Toward Autonomous Discovery of Autocatalytic Prebiotic Pathways Using Language Models and Quantum Chemistry

Cole Mathis, Sruthy Kettidathil Chandy, (2026-27).

Background

One of the biggest unsolved mysteries in science is how life first emerged from simple chemicals on early Earth. To answer this, we study prebiotic chemistry, the reactions that could have spontaneously produced the building blocks of life, like amino acids and sugars, before any living organism existed. A key concept here is an autocatalytic network: a set of chemical reactions where the products help drive the same reactions forward, essentially a self-sustaining chemical cycle. Think of it as chemistry that feeds itself. Discovering these cycles requires searching through an enormous space of possible reactions, which is too vast for humans to explore manually. This project uses AI, specifically large language models like the technology behind ChatGPT, to propose candidate reactions, and then uses quantum chemistry software to check whether those reactions are physically plausible. The goal is to build a system that can systematically map out which prebiotic reactions are feasible and which ones form self-sustaining cycles, bringing us closer to understanding the chemical origins of life.

Research Goals

This project will build a three-stage computational pipeline for exploring prebiotic chemical reaction space.

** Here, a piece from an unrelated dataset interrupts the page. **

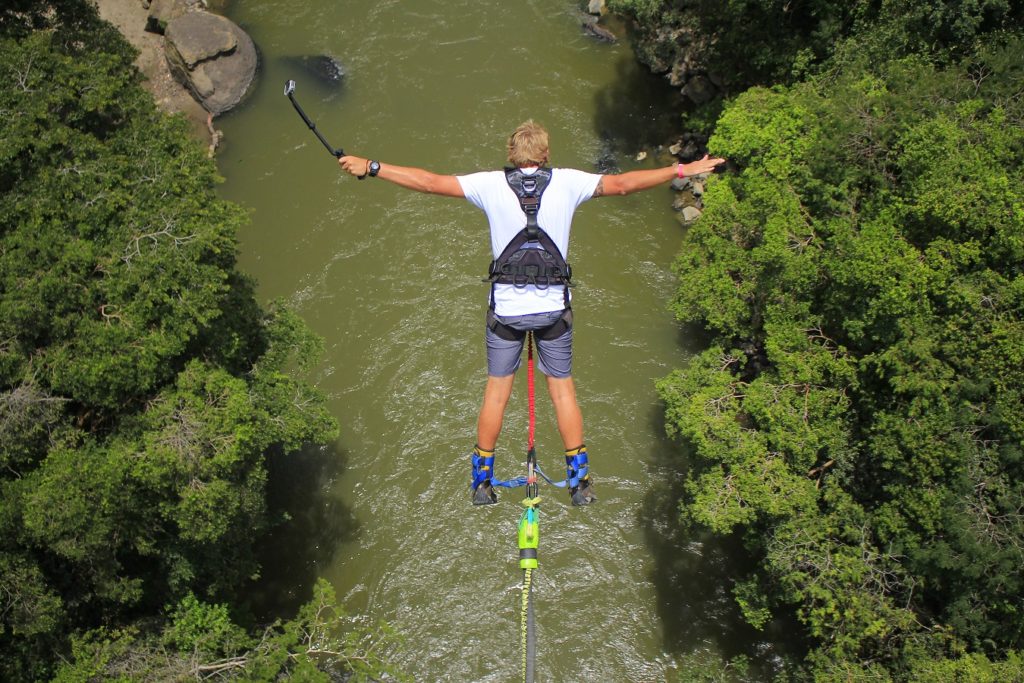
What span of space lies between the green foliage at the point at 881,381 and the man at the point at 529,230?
568 centimetres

First, a large language model will be used to propose candidate reaction products given a set of starting molecules and environmental conditions such as temperature, pH, and mineral catalysts. Second, a quantum chemistry tool called xTB will evaluate whether each proposed reaction is thermodynamically feasible by filtering out physically impossible suggestions. Third, all validated reactions will be stored in a knowledge graph that can be queried to detect autocatalytic cycles, where a product of one reaction re-appears as a reactant elsewhere in the network. The pipeline will be benchmarked against established baselines including Molecular Transformer and zero-shot GPT-4o on well-defined prebiotic reaction classes, with evaluation focused on prediction accuracy, feasibility rate, and autocatalytic connectivity of discovered products.

Skills Needed

Required: proficiency in Python; understanding of chemistry at the introductory college level; prior coursework or experience with machine learning, natural language processing, and/or data structures

Beneficial: familiarity with graph algorithms, SMILES molecular notation, and/or cheminformatics libraries (e.g., RDKit)

Most importantly, applicants should be comfortable working in an interdisciplinary setting and willing to engage with both the computational and scientific dimensions of the project.

Skills Gained

Students will gain hands on experience building and deploying LLM-based pipelines for scientific applications, including prompt engineering and structured output parsing. They will learn to integrate quantum chemistry software into automated workflows and interpret thermodynamic outputs in a chemical context. Students will develop practical skills in knowledge graph construction and graph querying using Python. Beyond technical skills, participants will have a chance to engage with the full research process from system design and implementation through benchmarking, result interpretation, and scientific writing.

Other Notes

This project sits at the intersection of artificial intelligence and one of the deepest questions in science, i.e, the chemical origins of life. Strong scholar performance may lead to co-authorship on a research publication or workshop paper. Students with an interest in graduate school, particularly in computational chemistry, bioinformatics, or AI for science, will find this project especially valuable.